# PASSAGE PROVIDED:
★ ★ ★ ★ ★

It seems that a lot of really nifty things (the mouse, the desktop, and apparently Graffiti) were developed at Xerox, and never produced. Then someone else says "wow, that's stunning" and makes millions off of it. Its not like Xerox lacks the resources to go after these things, more like the ambition.
Making a successful product is hard. Keep in mind that Apple failed as badly as Xerox itself with their first copycat version (Lisa) of Xerox technology.
As for Graffiti/Unistrokes, that really wasn't patentable because there was too much prior art (it wasn't invented at Xerox either). Xerox's real contribution was the PARCTab, a very Palm-like device that the Pilot is a pretty blatant clone of.
There is nothing that can be done about that legally, and that's not necessarily a bad thing. What you can do is keep the history of products in mind: celebrate the original inventors. Don't misattribute things to Microsoft, Apple, Palm, or whoever, that were invented elsewhere. -
that's not what the patent was on
You are wrong on several counts.

★ ★ ★ ★ ★

# DIRECTIONS:
A: In the passage on Xerox inventions, which device is named as Xerox's real contribution?
B: Transcribe the stretch of the passage on Xerox inventions from "Making a successful" through "of Xerox technology.".
The material that comes next is not needed.

Extracted data entries:
★ ★ ★ ★ ★

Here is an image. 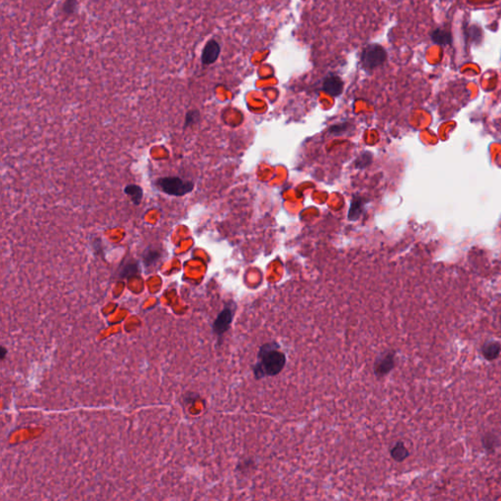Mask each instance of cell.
<instances>
[{
  "label": "cell",
  "instance_id": "277c9868",
  "mask_svg": "<svg viewBox=\"0 0 501 501\" xmlns=\"http://www.w3.org/2000/svg\"><path fill=\"white\" fill-rule=\"evenodd\" d=\"M394 357L395 353L390 350L381 353L377 357L373 364V373L378 379H382L393 371L395 365Z\"/></svg>",
  "mask_w": 501,
  "mask_h": 501
},
{
  "label": "cell",
  "instance_id": "ac0fdd59",
  "mask_svg": "<svg viewBox=\"0 0 501 501\" xmlns=\"http://www.w3.org/2000/svg\"><path fill=\"white\" fill-rule=\"evenodd\" d=\"M1 350H2V357H1V359H4V357H5V355H6V351H5V349H4V348H2Z\"/></svg>",
  "mask_w": 501,
  "mask_h": 501
},
{
  "label": "cell",
  "instance_id": "5b68a950",
  "mask_svg": "<svg viewBox=\"0 0 501 501\" xmlns=\"http://www.w3.org/2000/svg\"><path fill=\"white\" fill-rule=\"evenodd\" d=\"M387 59L386 50L378 44H372L367 46L361 55V62L365 68L374 69L382 65Z\"/></svg>",
  "mask_w": 501,
  "mask_h": 501
},
{
  "label": "cell",
  "instance_id": "30bf717a",
  "mask_svg": "<svg viewBox=\"0 0 501 501\" xmlns=\"http://www.w3.org/2000/svg\"><path fill=\"white\" fill-rule=\"evenodd\" d=\"M392 458L396 462H402L409 456V451L402 441H397L390 451Z\"/></svg>",
  "mask_w": 501,
  "mask_h": 501
},
{
  "label": "cell",
  "instance_id": "7a4b0ae2",
  "mask_svg": "<svg viewBox=\"0 0 501 501\" xmlns=\"http://www.w3.org/2000/svg\"><path fill=\"white\" fill-rule=\"evenodd\" d=\"M158 187L160 188L164 193L172 195V196H184L189 192H191L194 188V184L191 181H185L180 178L170 177L164 178L158 180Z\"/></svg>",
  "mask_w": 501,
  "mask_h": 501
},
{
  "label": "cell",
  "instance_id": "5bb4252c",
  "mask_svg": "<svg viewBox=\"0 0 501 501\" xmlns=\"http://www.w3.org/2000/svg\"><path fill=\"white\" fill-rule=\"evenodd\" d=\"M372 161V154L369 153V152H365L363 154H361L358 159H357V162H356V166L357 168L358 169H362V168H365L367 167Z\"/></svg>",
  "mask_w": 501,
  "mask_h": 501
},
{
  "label": "cell",
  "instance_id": "3957f363",
  "mask_svg": "<svg viewBox=\"0 0 501 501\" xmlns=\"http://www.w3.org/2000/svg\"><path fill=\"white\" fill-rule=\"evenodd\" d=\"M235 311L236 305L233 302H229V305H226L215 318L213 324V331L217 338H221V336L229 330L235 315Z\"/></svg>",
  "mask_w": 501,
  "mask_h": 501
},
{
  "label": "cell",
  "instance_id": "e0dca14e",
  "mask_svg": "<svg viewBox=\"0 0 501 501\" xmlns=\"http://www.w3.org/2000/svg\"><path fill=\"white\" fill-rule=\"evenodd\" d=\"M158 255H159V253H158L157 251H151V250H149V253L145 254V260H146V262H152V261H155V259H154V258H156V259H157Z\"/></svg>",
  "mask_w": 501,
  "mask_h": 501
},
{
  "label": "cell",
  "instance_id": "6da1fadb",
  "mask_svg": "<svg viewBox=\"0 0 501 501\" xmlns=\"http://www.w3.org/2000/svg\"><path fill=\"white\" fill-rule=\"evenodd\" d=\"M256 359L257 361L252 366L253 376L256 380L278 375L286 365V355L280 351V346L276 342L261 345Z\"/></svg>",
  "mask_w": 501,
  "mask_h": 501
},
{
  "label": "cell",
  "instance_id": "2e32d148",
  "mask_svg": "<svg viewBox=\"0 0 501 501\" xmlns=\"http://www.w3.org/2000/svg\"><path fill=\"white\" fill-rule=\"evenodd\" d=\"M347 130H348V125H347V124H341V125H333V126L330 128V131H331L334 135H340V134H343V133H345Z\"/></svg>",
  "mask_w": 501,
  "mask_h": 501
},
{
  "label": "cell",
  "instance_id": "52a82bcc",
  "mask_svg": "<svg viewBox=\"0 0 501 501\" xmlns=\"http://www.w3.org/2000/svg\"><path fill=\"white\" fill-rule=\"evenodd\" d=\"M344 82L337 75H330L323 82V90L331 96L337 97L343 92Z\"/></svg>",
  "mask_w": 501,
  "mask_h": 501
},
{
  "label": "cell",
  "instance_id": "4fadbf2b",
  "mask_svg": "<svg viewBox=\"0 0 501 501\" xmlns=\"http://www.w3.org/2000/svg\"><path fill=\"white\" fill-rule=\"evenodd\" d=\"M78 2L77 0H65L63 3L62 13L65 16H72L77 13Z\"/></svg>",
  "mask_w": 501,
  "mask_h": 501
},
{
  "label": "cell",
  "instance_id": "9a60e30c",
  "mask_svg": "<svg viewBox=\"0 0 501 501\" xmlns=\"http://www.w3.org/2000/svg\"><path fill=\"white\" fill-rule=\"evenodd\" d=\"M199 116H200L199 112L196 111V110L188 112L187 114H186V118H185V126L195 124L198 121Z\"/></svg>",
  "mask_w": 501,
  "mask_h": 501
},
{
  "label": "cell",
  "instance_id": "ba28073f",
  "mask_svg": "<svg viewBox=\"0 0 501 501\" xmlns=\"http://www.w3.org/2000/svg\"><path fill=\"white\" fill-rule=\"evenodd\" d=\"M365 207V200L361 197H355L351 203V208L348 214V217L350 220L355 221L358 220L363 213Z\"/></svg>",
  "mask_w": 501,
  "mask_h": 501
},
{
  "label": "cell",
  "instance_id": "8992f818",
  "mask_svg": "<svg viewBox=\"0 0 501 501\" xmlns=\"http://www.w3.org/2000/svg\"><path fill=\"white\" fill-rule=\"evenodd\" d=\"M220 54V45L215 39L209 40L203 51L201 56L202 64L205 66H210L215 62L218 59V56Z\"/></svg>",
  "mask_w": 501,
  "mask_h": 501
},
{
  "label": "cell",
  "instance_id": "7c38bea8",
  "mask_svg": "<svg viewBox=\"0 0 501 501\" xmlns=\"http://www.w3.org/2000/svg\"><path fill=\"white\" fill-rule=\"evenodd\" d=\"M125 194H127L132 202L135 204V205H139L141 203V200H142V197H143V191H142V188L138 185H135V184H130V185H127L125 188Z\"/></svg>",
  "mask_w": 501,
  "mask_h": 501
},
{
  "label": "cell",
  "instance_id": "8fae6325",
  "mask_svg": "<svg viewBox=\"0 0 501 501\" xmlns=\"http://www.w3.org/2000/svg\"><path fill=\"white\" fill-rule=\"evenodd\" d=\"M432 40L438 45L444 46L448 45L452 42V36L449 32L442 30V29H437L432 33Z\"/></svg>",
  "mask_w": 501,
  "mask_h": 501
},
{
  "label": "cell",
  "instance_id": "9c48e42d",
  "mask_svg": "<svg viewBox=\"0 0 501 501\" xmlns=\"http://www.w3.org/2000/svg\"><path fill=\"white\" fill-rule=\"evenodd\" d=\"M501 346L500 343L498 342H494V341H491V342H488L486 343L483 348H482V353H483V356L488 359V360H494L496 358H499L500 354H501Z\"/></svg>",
  "mask_w": 501,
  "mask_h": 501
}]
</instances>
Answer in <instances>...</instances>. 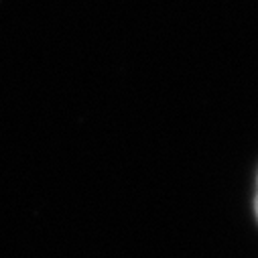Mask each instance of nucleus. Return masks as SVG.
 Here are the masks:
<instances>
[{
	"mask_svg": "<svg viewBox=\"0 0 258 258\" xmlns=\"http://www.w3.org/2000/svg\"><path fill=\"white\" fill-rule=\"evenodd\" d=\"M254 202H258V193H256V200H254Z\"/></svg>",
	"mask_w": 258,
	"mask_h": 258,
	"instance_id": "1",
	"label": "nucleus"
}]
</instances>
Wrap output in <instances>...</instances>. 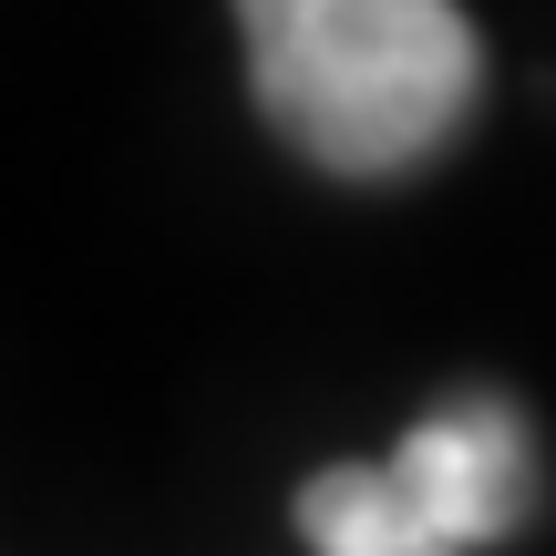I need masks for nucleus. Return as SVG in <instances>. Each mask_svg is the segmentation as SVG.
I'll return each mask as SVG.
<instances>
[{"label":"nucleus","mask_w":556,"mask_h":556,"mask_svg":"<svg viewBox=\"0 0 556 556\" xmlns=\"http://www.w3.org/2000/svg\"><path fill=\"white\" fill-rule=\"evenodd\" d=\"M299 536L309 556H464L454 536L422 526V505L392 484V464H330V475L299 484Z\"/></svg>","instance_id":"nucleus-3"},{"label":"nucleus","mask_w":556,"mask_h":556,"mask_svg":"<svg viewBox=\"0 0 556 556\" xmlns=\"http://www.w3.org/2000/svg\"><path fill=\"white\" fill-rule=\"evenodd\" d=\"M268 135L340 186L422 176L475 124L484 41L464 0H227Z\"/></svg>","instance_id":"nucleus-1"},{"label":"nucleus","mask_w":556,"mask_h":556,"mask_svg":"<svg viewBox=\"0 0 556 556\" xmlns=\"http://www.w3.org/2000/svg\"><path fill=\"white\" fill-rule=\"evenodd\" d=\"M381 464H392V484L422 505V526L454 536L464 556H475V546H505L526 516H536V495H546L536 422H526L505 392H443Z\"/></svg>","instance_id":"nucleus-2"}]
</instances>
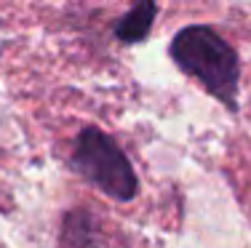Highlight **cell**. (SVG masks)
<instances>
[{
  "label": "cell",
  "instance_id": "6da1fadb",
  "mask_svg": "<svg viewBox=\"0 0 251 248\" xmlns=\"http://www.w3.org/2000/svg\"><path fill=\"white\" fill-rule=\"evenodd\" d=\"M171 59L182 72L201 80V86L227 110L238 107V56L211 27L193 24L179 29L171 43Z\"/></svg>",
  "mask_w": 251,
  "mask_h": 248
},
{
  "label": "cell",
  "instance_id": "7a4b0ae2",
  "mask_svg": "<svg viewBox=\"0 0 251 248\" xmlns=\"http://www.w3.org/2000/svg\"><path fill=\"white\" fill-rule=\"evenodd\" d=\"M73 168L115 200H131L139 190L136 174L126 152L107 134L88 126L77 134L73 150Z\"/></svg>",
  "mask_w": 251,
  "mask_h": 248
},
{
  "label": "cell",
  "instance_id": "3957f363",
  "mask_svg": "<svg viewBox=\"0 0 251 248\" xmlns=\"http://www.w3.org/2000/svg\"><path fill=\"white\" fill-rule=\"evenodd\" d=\"M158 16V5L155 3H136L126 16H121L115 24V38L121 43H139L147 38L152 29V22Z\"/></svg>",
  "mask_w": 251,
  "mask_h": 248
}]
</instances>
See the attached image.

★ ★ ★ ★ ★

# PER-TASK OUTPUTS:
A: The PARCTab, a very Palm-like device.

B:
Making a successful product is hard. Keep in mind that Apple failed as badly as Xerox itself with their first copycat version (Lisa) of Xerox technology.